Depuis lundi, la délégation américaine aux Nations Unies refuse toute discussion sur ce texte de résolution qui qualifie les implantations d’«illégales» et d’«obstacle majeur» à la paix.
Mardi, les Etats-Unis avaient boycotté une réunion d’experts chargés d’affiner le projet en réaffirmant que l’ONU n’est pas l’enceinte appropriée pour discuter de questions «bilatérales» israélo-palestiniennes.
Mercredi toutefois, le secrétaire d’Etat Madeleine Albright, s’adressant à Benjamin Netanyahu, s’est déclarée «surprise» par le projet israélien, précisant que les USA «avaient été pris de court» et étaient, de ce fait, dans une position délicate aux Nations Unies, ainsi que l’a souligné une source officielle américaine.
Un porte-parole du ministère israélien des Affaires étrangères a estimé que «les Etats-Unis tenteront sans doute d’infléchir le gouvernement israélien pour qu’il revienne sur sa décision de construire Har Homa».

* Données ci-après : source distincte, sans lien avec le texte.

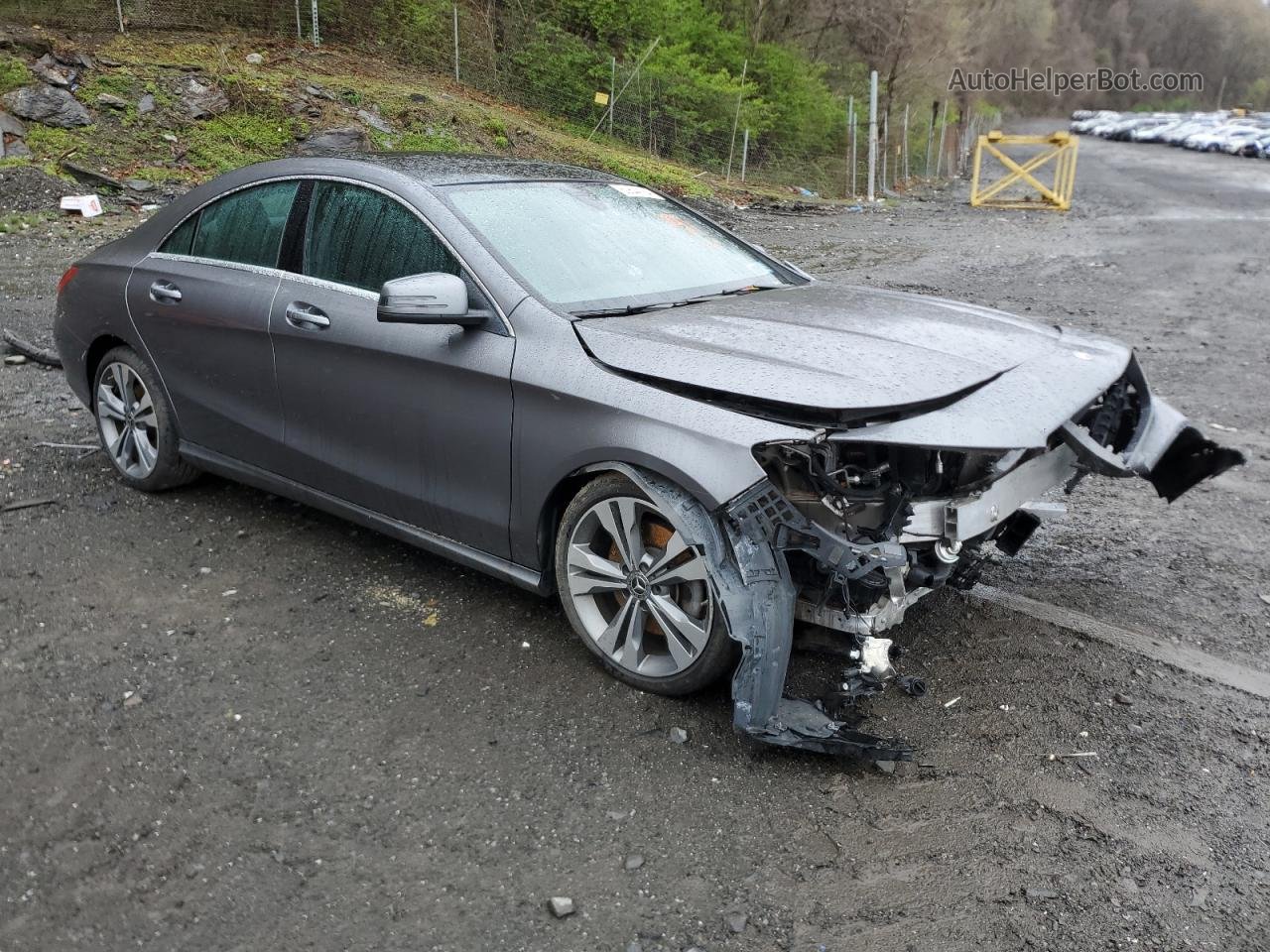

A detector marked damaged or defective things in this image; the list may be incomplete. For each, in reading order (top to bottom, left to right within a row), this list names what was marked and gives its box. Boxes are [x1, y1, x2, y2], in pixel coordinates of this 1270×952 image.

crumpled hood [575, 280, 1127, 442]
severe front-end damage [714, 351, 1238, 758]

Yasser Arafat, président de l’Autorité palestinienne, a été reçu mercredi de manière informelle par les 15 membres du Conseil de Sécurité, avant un débat public sur «la situation dans les territoires occupés» organisé à la demande du groupe arabe à l’ONU.
Dans des déclarations à la presse juste avant la réunion informelle, M. Arafat a qualifié de «sérieuse» la décision israélienne de construire un nouveau quartier à Djebel Abou Ghneim (Har Homa en hébreu), au sud-est de Jérusalem. Cette décision, a-t-il dit, a «affecté le processus de paix» et «nous devons trouver une solution pour protéger» ce processus.
Le débat en séance publique au Conseil de Sécurité, qui devait initialement se tenir mardi à 15h30 GMT, a été reporté, visiblement pour donner du temps aux négociations en coulisses.
Le simple fait que le débat ait été reporté de plus de vingt-quatre heures, à la demande conjointe des Américains et des Palestiniens, indique que M. Arafat (qui était jusqu’à mardi à Washington) a déjà obtenu certaines contreparties, a estimé une source européenne.
Ces contreparties, a ajouté cette source, pourraient être liées au degré de redéploiement de l’armée israélienne dans les territoires occupés ou simplement au fait que Washington ne s’opposerait pas, avec un veto, à la résolution critiquant la colonisation à Jérusalem-Est.